European Commission provides record funding for European Game Developers

The European Commission has made a record number of funding instruments accessible for game developers under the new Horizon2020 research and innovation funding programme. This is in addition to 2.5 million euro annual funding for games through the Creative Europe programme.

For the first time, the Commission has introduced a specific topic, Gaming and Gamification Technologies, dedicated only for games, where 17 million euro is estimated to be made available for the developers of serious games.  More entertainment oriented developers can apply for finance from a funding stream supporting the growth of Innovative Creative Industries SMEs in general, which has a budget of approximately 15 million euro. Furthermore, European developers interested in non-collaborative research projects can apply for funding from the Open Disruptive Innovation Scheme, which could provide up to 90 million euro as small grants for SMEs for ambitious and high risk projects. In addition, other research topics like Advanced Cloud Infrastructure and Services and Privacy and Self-Management of Health and Disease offer potentially interesting opportunities for game developers.

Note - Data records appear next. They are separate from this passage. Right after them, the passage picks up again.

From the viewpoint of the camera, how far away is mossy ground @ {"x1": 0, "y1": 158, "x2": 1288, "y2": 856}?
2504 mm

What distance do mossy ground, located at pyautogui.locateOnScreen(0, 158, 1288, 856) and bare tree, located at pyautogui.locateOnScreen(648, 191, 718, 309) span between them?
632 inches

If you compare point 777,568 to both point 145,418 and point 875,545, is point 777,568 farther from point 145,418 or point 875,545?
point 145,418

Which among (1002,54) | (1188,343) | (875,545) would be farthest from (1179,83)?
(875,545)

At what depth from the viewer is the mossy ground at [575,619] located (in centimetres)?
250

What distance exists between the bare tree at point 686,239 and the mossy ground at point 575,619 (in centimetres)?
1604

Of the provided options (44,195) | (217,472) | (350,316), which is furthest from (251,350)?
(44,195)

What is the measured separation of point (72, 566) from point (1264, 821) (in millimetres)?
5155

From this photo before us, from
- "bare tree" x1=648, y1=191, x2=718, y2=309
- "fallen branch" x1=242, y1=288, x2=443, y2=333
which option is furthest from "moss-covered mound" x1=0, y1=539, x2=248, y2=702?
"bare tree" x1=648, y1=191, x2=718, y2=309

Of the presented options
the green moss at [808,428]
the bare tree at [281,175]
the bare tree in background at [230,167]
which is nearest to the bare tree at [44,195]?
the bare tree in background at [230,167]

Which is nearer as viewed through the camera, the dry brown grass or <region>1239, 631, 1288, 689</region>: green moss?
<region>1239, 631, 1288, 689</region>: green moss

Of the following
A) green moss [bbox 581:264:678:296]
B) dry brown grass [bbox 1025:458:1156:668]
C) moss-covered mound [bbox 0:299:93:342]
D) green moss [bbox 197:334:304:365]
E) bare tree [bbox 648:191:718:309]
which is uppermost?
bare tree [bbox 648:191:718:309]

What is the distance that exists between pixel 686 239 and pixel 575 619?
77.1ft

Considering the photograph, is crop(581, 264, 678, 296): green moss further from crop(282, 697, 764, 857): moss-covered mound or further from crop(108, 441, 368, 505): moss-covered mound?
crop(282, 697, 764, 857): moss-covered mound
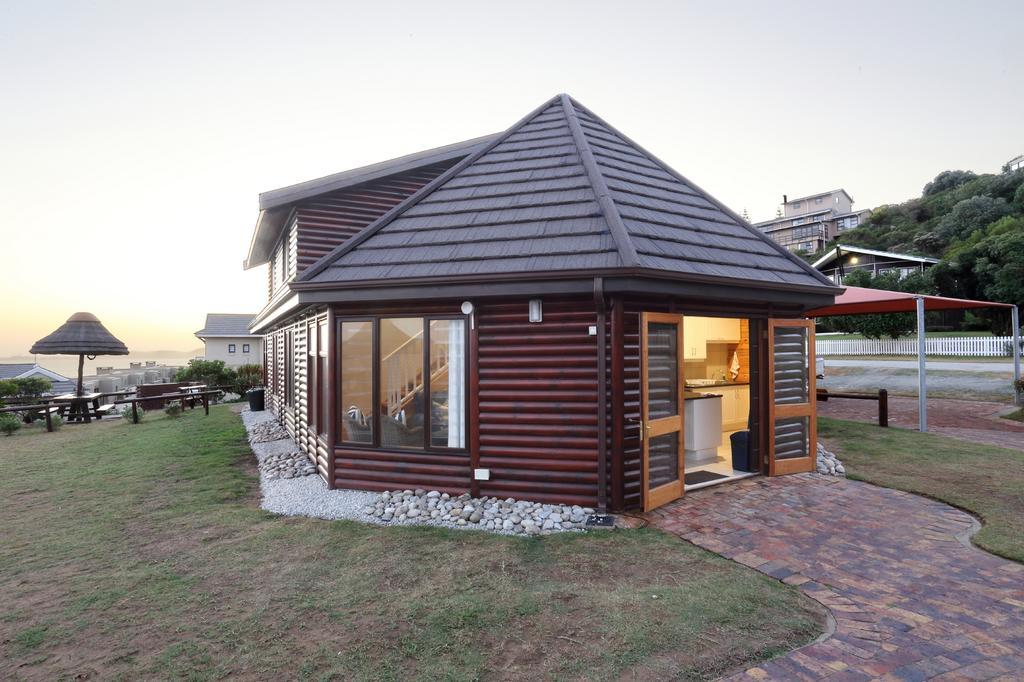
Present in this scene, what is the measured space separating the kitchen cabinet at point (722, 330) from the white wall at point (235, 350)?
36118mm

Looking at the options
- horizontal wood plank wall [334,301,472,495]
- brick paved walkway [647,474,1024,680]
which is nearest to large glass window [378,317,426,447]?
horizontal wood plank wall [334,301,472,495]

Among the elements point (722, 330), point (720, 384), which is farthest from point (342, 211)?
point (722, 330)

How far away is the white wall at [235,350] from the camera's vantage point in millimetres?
37562

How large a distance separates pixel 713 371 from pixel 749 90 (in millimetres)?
9903

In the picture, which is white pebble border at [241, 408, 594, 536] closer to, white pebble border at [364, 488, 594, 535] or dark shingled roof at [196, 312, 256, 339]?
white pebble border at [364, 488, 594, 535]

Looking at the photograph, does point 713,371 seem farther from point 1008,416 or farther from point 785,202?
point 785,202

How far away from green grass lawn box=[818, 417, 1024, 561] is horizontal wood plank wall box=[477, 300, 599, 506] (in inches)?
145

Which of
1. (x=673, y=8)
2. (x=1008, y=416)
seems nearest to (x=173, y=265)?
(x=673, y=8)

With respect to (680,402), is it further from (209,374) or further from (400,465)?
(209,374)

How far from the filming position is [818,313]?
1341 centimetres

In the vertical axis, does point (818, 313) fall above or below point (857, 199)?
below

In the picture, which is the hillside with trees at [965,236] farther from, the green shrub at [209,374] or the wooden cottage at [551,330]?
the green shrub at [209,374]

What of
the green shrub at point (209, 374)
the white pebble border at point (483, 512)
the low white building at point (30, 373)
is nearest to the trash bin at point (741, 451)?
the white pebble border at point (483, 512)

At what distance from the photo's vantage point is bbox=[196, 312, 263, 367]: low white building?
37.4 metres
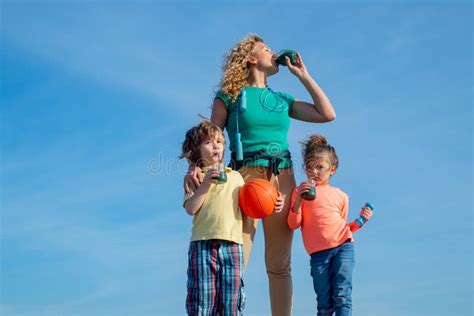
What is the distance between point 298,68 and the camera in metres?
7.82

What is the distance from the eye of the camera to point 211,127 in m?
6.84

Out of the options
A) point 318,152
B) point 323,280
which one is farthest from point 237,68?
point 323,280

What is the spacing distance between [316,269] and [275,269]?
45cm

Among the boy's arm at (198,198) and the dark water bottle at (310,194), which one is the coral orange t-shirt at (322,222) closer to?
the dark water bottle at (310,194)

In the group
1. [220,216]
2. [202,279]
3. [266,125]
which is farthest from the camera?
[266,125]

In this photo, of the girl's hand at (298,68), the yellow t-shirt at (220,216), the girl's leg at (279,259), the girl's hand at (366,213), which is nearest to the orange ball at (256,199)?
the yellow t-shirt at (220,216)

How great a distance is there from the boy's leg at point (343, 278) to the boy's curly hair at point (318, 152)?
1.02 meters

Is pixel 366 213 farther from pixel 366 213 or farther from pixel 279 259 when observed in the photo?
pixel 279 259

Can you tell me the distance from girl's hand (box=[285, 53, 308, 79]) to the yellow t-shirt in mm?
1743

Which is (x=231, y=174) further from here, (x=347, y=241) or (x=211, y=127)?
(x=347, y=241)

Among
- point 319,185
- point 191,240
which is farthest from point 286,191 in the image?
point 191,240

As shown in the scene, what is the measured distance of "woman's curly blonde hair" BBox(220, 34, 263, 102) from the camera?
7.68 meters

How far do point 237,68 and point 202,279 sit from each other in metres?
2.73

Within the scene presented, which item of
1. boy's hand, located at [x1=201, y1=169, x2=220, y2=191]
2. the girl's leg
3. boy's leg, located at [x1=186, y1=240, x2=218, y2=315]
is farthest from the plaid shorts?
the girl's leg
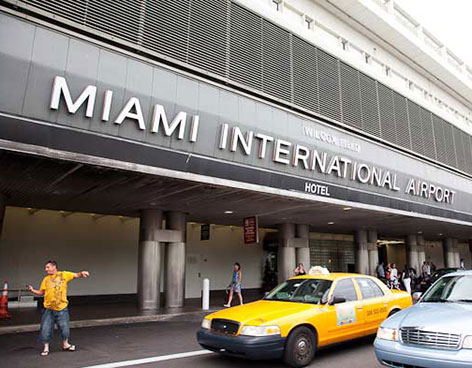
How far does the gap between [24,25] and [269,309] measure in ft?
25.8

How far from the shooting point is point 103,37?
9.68m

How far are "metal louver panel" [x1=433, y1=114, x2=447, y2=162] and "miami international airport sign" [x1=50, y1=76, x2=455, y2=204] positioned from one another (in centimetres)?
400

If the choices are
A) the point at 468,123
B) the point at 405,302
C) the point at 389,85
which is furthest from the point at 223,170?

The Chairman of The European Games Developer Federation (EGDF), Guillaume de Fondaumière welcomed the new funding opportunities:  ”I’m happy that the Commission acknowledges the extremely positive economic and social impact of video games and is ready to support innovation in this area. However, as the success of all games, serious or not, is clearly based on how entertaining they are, we hope that in the upcoming calls artificial divisions between ‘entertaining’ and ‘serious’ games will be abandoned.”

Koopee Hiltunen, the director of Neogames, the hub Finnish Games industry, and a co-author of a recent study on health games markets reminded the Commission that, in addition to focusing on research funding, European actions are needed to foster the market uptake of research outcomes:  “The increasing public investment in research on serious games, especially on health games, has not so far lead to a similar increase in public and private procurement. Quite often the commercial exploitation of research outcomes is a huge challenge due to the high barriers of entry to markets and the lack of interest on investing in new and innovative solutions.”

Dr Richard Wilson, CEO of TIGA, the trade association representing UK games developers and digital publishers, said: “While these new funding streams are a positive development, the UK games development industry now hopes that the EU Commission will give the green light to the introduction of video Games Tax Relief in the UK. This will enable UK games developers to create more culturally British video games.”

The EGDF summary of currently available research funding is available herehttp://www.egdf.eu/eufundingspring2014/

Neogames study, Mapping the Full Potential of the Emerging Health Game Markets, commissioned by Finnish Innovation Fund Sitra can be accessed through this link:
http://www.sitra.fi/julkaisut/Selvityksiä-sarja/Selvityksia72.pdf

For further information, please contact Jari-Pekka Kaleva (jari-pekka.kaleva@egdf.euwww.egdf.eu

The European Games Developer Federation is committed to the stimulation and development of a stable, vibrant and creative European games development sector that is competitive globally and recognized culturally. The EGDF will act to advance the political and economic interests of the European computer and video games industry by providing a platform for collaboration and discussion between European institutions and game developers.

The federation represents some 600 studios based in Austria, Denmark, Finland, France, Germany, Italy, Norway, Spain, and the United Kingdom, which together employ about 17,000 people. The European computer and video games industry, including distributors and students in game educations, encompasses almost 100,000 individuals.